Wednesday, June 3, 2009


Last night was the Spring concert at my daughter's school. I do not look forward to sitting side by side, with parent upon parent, in uncomfortable metal chairs. I do not relish sitting in a hot and crowded gymnasium for over an hour. But when those little people take the stage, I am utterly captivated. I stare, and giggle, and grin. I would jump up and down and clap my hands if it were at all appropriate. I love the way that their personalities, peek out, shine out, and bust out all over the place. Unlike adults who have learned to conceal what they are thinking, children's emotions are right out there, whether they like it or not. 
I will admit to being partial to the girls over the boys. With a few notable exceptions, they just have more going on. There is that girl on the left who stands perpetually with her arms crossed. She was born the oldest, destined to be 30 and disapproving. There is the blond in the ponytail who just. feels. pretty. There is a girl on the top tier who would be shouting, "look at me!!!" if she thought she could get away with it, and one near the middle who is thinking about her clothes and barely moves her lips. 
There are a few boys with a jaunty spirit, or clownish attitude, but mostly I just can't tell by the blank stares what is going on in those little heads.
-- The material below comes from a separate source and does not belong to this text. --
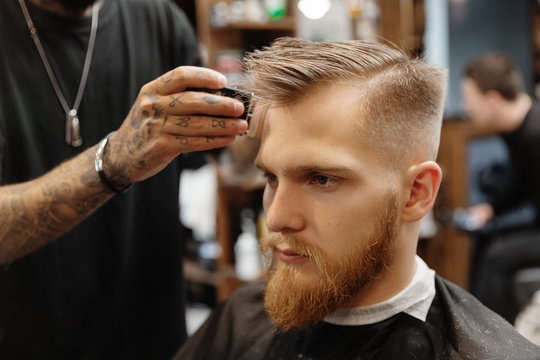 Crop barber trimming hair of bearded man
Perhaps it is because I myself am female, and have only a daughter. My husband assures me that mostly they are thinking about sports. 
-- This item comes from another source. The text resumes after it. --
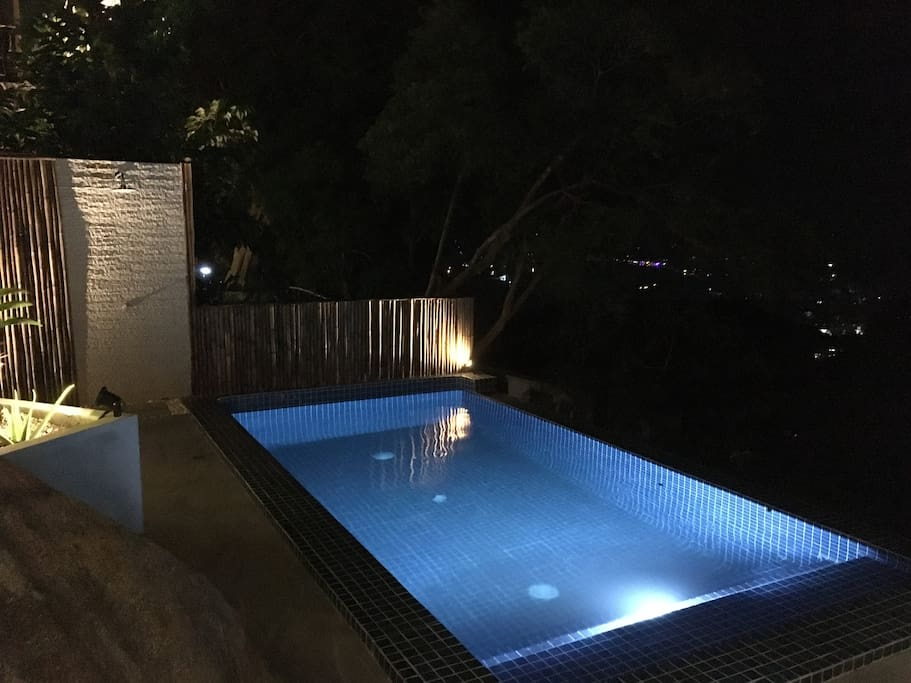The cozy pool area by night.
"All the time?" surely not!
"Pretty much," he assures me.
Better to be a girl. 
My own daughter walks on to the stage with only self-consciousness on her face. She wears it like a responsibility.  She faces the audience, visibly calms herself, and looks for me. Then she smiles, and I am grinning back at her, staring at my beautiful daughter as if it would save my life. She like me best at times like this. Only when looking at me is it safe to smile. I spare a glance for the rest of her class. I see her not-so-secret crush. He is looking dapper in a button down shirt with the collar askew. I know that she has noticed. Her best friend is beside her, in a similar sundress and sandals. I am sure that this was planned. They look like summer standing there, all golden and pink. 
I wonder briefly if any other the other parents feel the way I do, that we are privy to some crowd of intimate secrets. But then my daughter smiles at me, and that is all that matters.